Breads Bakery (18 East 16th Street, 212-633-2253) chef Uri Scheft turns out thousands of these treats each year, applying lessons learned in both Israel and Europe to his version. “I learned pastry in Denmark, and there is nothing like this in Europe,” he explains. “I approach them as little tarts. When I started to make them 15 years ago in Israel, I’d see them with a heavy, thick layer of dough. But if you make them like tarts, you get a very thin layer of dough, and more filling than dough.” He also incorporated almond flour into the dough, giving them a bit more depth.
He imported those treats here to New York, where he’s expanded his flavor line-up beyond the traditional poppyseed — made at Breads with carefully selected seeds ground in a special grinder just for them — and he now sells hamantaschen filled with pastry cream and chocolate chips, dates, apples, and chocolate.

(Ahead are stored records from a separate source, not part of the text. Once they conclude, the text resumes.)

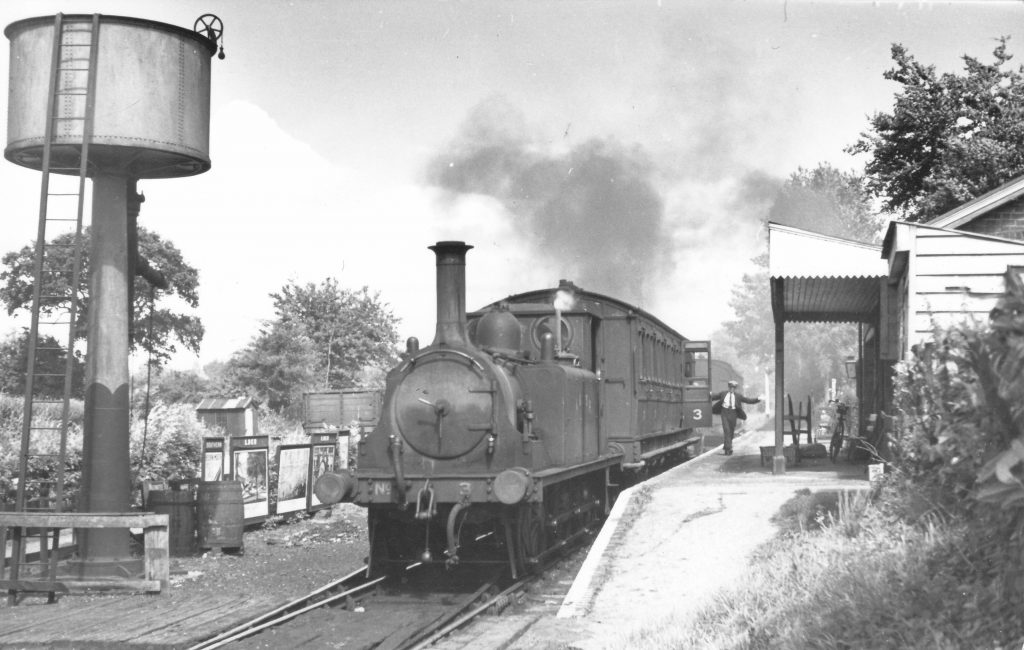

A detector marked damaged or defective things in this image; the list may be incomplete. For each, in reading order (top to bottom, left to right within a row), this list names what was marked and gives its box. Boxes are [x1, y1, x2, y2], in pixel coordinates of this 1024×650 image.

rusty metal tank [4, 14, 215, 177]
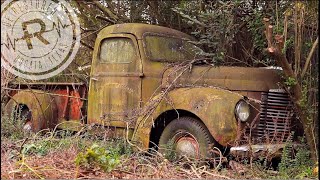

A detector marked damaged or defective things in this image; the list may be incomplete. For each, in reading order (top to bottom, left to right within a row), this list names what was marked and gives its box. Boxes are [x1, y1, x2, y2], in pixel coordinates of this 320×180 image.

rusted fender [4, 90, 58, 131]
abandoned vintage truck [3, 23, 302, 160]
orange rusty vehicle [5, 23, 302, 160]
rusted fender [131, 88, 244, 150]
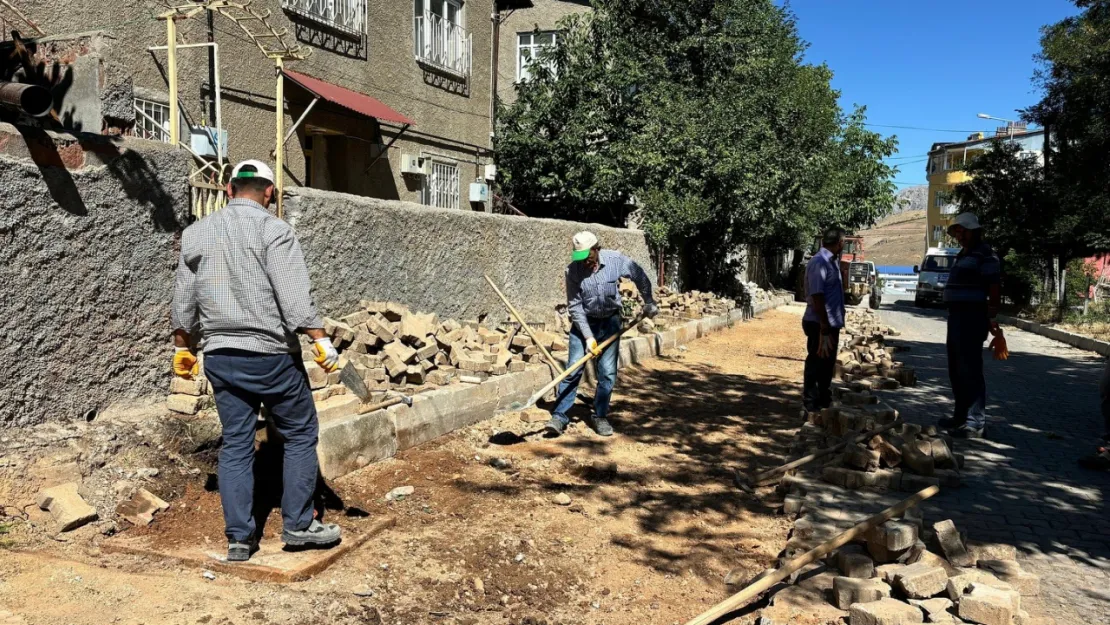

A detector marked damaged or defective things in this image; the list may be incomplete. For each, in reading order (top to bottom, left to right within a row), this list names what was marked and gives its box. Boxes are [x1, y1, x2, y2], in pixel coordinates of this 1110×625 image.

rusty metal pipe [0, 81, 52, 118]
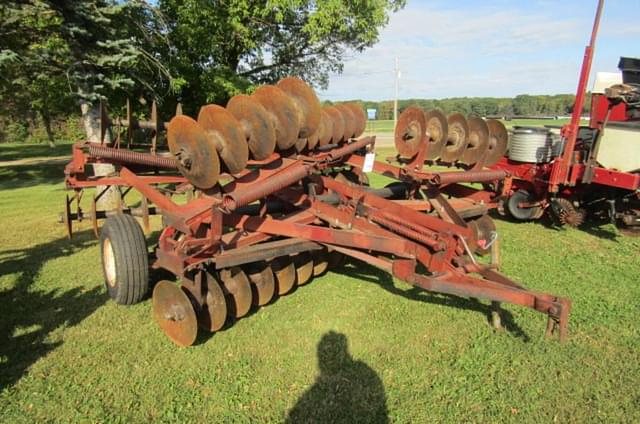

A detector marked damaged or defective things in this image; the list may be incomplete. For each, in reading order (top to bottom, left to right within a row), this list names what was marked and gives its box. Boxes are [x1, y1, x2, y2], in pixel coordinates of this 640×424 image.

rusty disc harrow [168, 115, 220, 190]
rusty disc harrow [196, 104, 249, 174]
rusty disc harrow [226, 94, 276, 161]
rusty disc harrow [252, 85, 300, 150]
rusty disc harrow [392, 107, 428, 158]
rusty disc harrow [424, 109, 450, 161]
rusty disc harrow [440, 112, 470, 164]
rusty disc harrow [460, 118, 490, 168]
rusty disc harrow [484, 119, 510, 167]
rusty disc harrow [152, 280, 198, 346]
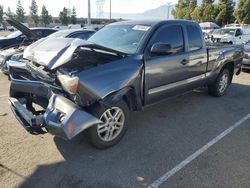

Still, 30 to 40 percent of the hamantaschen that Scheft sells are poppyseed, but one of his next most popular flavors is not traditional at all: the marzipan. That cookie looks a little different from the others because it’s actually Danish. “You see the hat of Napoleon pastry in every bakery in Denmark,” he explains. “I saw the similarities and said let’s do that. The origin is very different.” That version, for the record, is our favorite — the pastry shell encapsulates a chewy almond-imbued center.
This is the second year Breads is offering hamantaschen, and Scheft expects sales to spike today and into the weekend. While the bakery makes treats to order based on demand, it can plan better with a little heads up — so if you’re pondering picking up a couple dozen, give the place a call.